Method – Gauss-Jacobi.

Contents
1. Method
2. Convergence


Method

The Gauss-Jacobi method is a numerical method for solving a system of linear equations. Given a set of n equations with n variables,

\begin{array}{ccccccccc} a_1 x_{1} &+& a_2 x_{2} & + & ... & + & a_n x_{n} & = & A\\\\ b_1 x_{1} &+& b_2 x_{2} & + & ... & + & b_n x_{n}  & = & B \\ \vdots& & \vdots & & &  & \vdots \\  c_1 x_{1} &+& c_2 x_{2} & + & ... & + & c_n x_{n} & = & C \end{array}

Where A, B and C are real numbers. We rearrange the above system of equations into the form,

\begin{array}{cccccccccc} x_{1} & = & \cfrac{A}{a_1} & - & \cfrac{a_2}{a_1} x_{2} & - & ... & - & \cfrac{a_n}{a_1} x_{n} \\ x_{2} & = & \cfrac{B}{b_2} & - & \cfrac{b_1}{b_2} x_{1} & - & ... & - & \cfrac{b_n}{b_2} x_{n} \\ \vdots& & & \vdots & &  & \vdots \\  x_{n} & = & \cfrac{C}{c_n} & - & \cfrac{c_2}{c_n} x_{1} & - & ... & - & \cfrac{c_{n-1}}{c_n} x_{n}  \end{array}

The above system of rearranged equations can be rewritten in the form

\mathbf{x_{i+1}} = \mathbf{Gx_i} + \mathbf{h}

Where \mathbf{x_{i+1}}, \mathbf{h} , \mathbf{x_i} are vectors, and \mathbf{G} is a matrix.
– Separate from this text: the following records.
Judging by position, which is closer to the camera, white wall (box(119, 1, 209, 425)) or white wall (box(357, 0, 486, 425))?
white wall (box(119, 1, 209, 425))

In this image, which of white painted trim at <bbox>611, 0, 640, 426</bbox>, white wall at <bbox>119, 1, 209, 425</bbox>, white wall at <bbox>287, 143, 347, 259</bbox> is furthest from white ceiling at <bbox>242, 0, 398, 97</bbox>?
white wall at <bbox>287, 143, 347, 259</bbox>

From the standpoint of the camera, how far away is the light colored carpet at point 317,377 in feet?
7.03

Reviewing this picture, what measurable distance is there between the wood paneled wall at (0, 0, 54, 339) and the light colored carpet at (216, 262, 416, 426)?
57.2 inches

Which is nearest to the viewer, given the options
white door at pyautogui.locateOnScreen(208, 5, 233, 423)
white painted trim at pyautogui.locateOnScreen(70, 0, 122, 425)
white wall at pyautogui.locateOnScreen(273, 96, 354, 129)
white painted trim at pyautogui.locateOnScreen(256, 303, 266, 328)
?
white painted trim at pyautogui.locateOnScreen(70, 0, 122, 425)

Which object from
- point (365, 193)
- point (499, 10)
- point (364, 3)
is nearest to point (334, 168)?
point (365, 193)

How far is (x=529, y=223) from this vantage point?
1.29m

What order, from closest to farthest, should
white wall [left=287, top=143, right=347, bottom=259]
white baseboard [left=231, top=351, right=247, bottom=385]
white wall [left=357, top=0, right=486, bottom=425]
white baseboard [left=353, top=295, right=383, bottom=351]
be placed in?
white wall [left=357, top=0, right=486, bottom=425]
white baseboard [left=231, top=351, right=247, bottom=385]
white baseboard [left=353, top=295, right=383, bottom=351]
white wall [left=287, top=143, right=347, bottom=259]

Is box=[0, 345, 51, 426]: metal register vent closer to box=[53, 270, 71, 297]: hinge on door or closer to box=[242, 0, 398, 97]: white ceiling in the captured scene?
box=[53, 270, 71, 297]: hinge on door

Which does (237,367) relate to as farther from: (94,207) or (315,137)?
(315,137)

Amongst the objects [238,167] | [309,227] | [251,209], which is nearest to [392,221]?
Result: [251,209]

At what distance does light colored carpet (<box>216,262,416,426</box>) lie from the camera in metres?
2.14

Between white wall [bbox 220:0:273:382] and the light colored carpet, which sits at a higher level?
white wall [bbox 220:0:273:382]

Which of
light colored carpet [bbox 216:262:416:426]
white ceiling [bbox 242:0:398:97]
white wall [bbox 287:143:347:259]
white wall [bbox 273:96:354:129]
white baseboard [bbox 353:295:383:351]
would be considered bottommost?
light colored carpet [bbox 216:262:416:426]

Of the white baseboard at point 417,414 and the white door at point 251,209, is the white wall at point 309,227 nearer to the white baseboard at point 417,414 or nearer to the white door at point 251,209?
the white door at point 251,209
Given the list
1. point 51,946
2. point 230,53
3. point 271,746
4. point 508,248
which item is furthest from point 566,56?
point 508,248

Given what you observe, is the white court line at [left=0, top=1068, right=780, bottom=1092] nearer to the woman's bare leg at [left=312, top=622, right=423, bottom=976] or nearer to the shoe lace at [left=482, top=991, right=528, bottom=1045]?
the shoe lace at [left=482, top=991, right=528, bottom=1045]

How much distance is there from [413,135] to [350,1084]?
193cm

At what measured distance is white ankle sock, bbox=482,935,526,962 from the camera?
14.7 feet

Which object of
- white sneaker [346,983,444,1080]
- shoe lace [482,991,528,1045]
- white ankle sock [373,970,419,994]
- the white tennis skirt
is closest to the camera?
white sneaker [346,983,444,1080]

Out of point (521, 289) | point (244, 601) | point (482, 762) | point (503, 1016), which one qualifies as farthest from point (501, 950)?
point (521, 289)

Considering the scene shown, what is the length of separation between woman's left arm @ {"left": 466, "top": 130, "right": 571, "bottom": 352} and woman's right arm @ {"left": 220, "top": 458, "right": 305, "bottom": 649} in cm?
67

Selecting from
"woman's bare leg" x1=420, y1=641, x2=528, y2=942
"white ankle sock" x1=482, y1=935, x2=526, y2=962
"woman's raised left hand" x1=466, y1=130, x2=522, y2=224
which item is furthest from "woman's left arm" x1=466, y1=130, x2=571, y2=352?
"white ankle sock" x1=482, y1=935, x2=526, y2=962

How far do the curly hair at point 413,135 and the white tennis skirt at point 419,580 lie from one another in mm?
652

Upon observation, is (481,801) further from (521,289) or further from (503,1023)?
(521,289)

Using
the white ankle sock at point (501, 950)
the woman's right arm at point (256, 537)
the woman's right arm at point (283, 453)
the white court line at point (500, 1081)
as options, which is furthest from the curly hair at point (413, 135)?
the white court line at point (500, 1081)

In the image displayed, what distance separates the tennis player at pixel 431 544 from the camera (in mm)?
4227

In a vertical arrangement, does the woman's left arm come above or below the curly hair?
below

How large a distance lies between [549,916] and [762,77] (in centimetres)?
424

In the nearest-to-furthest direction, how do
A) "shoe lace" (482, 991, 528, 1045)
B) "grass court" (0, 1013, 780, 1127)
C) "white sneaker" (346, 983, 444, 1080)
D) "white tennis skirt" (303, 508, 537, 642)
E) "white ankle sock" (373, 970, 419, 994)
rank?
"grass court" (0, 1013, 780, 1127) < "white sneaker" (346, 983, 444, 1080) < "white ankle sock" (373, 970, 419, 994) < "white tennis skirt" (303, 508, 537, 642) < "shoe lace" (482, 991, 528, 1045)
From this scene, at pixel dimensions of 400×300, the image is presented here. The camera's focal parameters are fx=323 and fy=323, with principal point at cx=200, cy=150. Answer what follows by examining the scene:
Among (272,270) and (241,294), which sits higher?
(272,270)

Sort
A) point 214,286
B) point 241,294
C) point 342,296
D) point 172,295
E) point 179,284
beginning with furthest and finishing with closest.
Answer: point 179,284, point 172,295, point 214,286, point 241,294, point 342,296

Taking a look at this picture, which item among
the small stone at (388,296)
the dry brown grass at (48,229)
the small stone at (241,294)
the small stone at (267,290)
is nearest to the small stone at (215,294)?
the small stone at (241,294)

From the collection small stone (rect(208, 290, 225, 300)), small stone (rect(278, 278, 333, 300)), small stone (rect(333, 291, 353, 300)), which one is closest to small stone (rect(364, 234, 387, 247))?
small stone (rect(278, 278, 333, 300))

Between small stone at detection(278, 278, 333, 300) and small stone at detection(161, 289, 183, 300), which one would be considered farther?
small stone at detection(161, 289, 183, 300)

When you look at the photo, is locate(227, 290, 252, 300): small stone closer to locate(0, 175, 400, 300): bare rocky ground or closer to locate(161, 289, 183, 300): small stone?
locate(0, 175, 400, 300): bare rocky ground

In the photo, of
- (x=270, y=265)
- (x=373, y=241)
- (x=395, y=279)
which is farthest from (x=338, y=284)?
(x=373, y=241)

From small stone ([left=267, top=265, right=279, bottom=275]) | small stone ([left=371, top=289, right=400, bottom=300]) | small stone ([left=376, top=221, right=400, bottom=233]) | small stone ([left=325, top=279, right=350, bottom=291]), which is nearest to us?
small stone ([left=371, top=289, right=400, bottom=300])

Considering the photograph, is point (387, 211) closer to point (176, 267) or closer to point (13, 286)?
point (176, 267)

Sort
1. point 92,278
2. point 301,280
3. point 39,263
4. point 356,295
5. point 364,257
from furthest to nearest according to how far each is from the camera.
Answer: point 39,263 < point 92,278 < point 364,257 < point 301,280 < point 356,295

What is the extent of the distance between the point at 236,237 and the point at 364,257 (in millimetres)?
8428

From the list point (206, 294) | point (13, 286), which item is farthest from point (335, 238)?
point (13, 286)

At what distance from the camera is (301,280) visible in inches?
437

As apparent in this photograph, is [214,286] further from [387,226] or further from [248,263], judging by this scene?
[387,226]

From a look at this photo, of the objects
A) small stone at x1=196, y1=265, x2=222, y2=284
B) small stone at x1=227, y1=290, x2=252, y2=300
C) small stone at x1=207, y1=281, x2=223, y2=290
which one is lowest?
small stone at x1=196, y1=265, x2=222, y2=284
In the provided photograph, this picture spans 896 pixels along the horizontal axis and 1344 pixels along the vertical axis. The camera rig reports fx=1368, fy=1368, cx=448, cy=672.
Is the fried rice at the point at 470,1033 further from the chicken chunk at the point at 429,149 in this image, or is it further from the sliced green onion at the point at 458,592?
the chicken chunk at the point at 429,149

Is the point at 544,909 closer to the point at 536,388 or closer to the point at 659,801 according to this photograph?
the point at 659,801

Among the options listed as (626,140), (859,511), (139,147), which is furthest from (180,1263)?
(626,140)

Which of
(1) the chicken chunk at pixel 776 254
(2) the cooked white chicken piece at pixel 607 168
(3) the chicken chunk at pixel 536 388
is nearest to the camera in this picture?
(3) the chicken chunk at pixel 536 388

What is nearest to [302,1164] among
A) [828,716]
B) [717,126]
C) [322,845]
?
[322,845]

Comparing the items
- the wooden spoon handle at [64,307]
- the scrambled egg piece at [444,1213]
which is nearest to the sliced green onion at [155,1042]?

Using some initial guess vector \mathbf{V} = (x'_1, x'_2, ..., x'_n), the values of \mathbf{x_{i+1}} converge to the solutions of the system of equations.


Convergence

The Gauss-Jacobi method for a set of linear equations of the form

\mathbf{Ax} = \mathbf{b}

is guaranteed to converge if \mathbf{A} is diagonally dominant. This does not imply however that if \mathbf{A} is not diagonally dominant that the method will fail, as diagonal dominance is a sufficient but not necessary condition.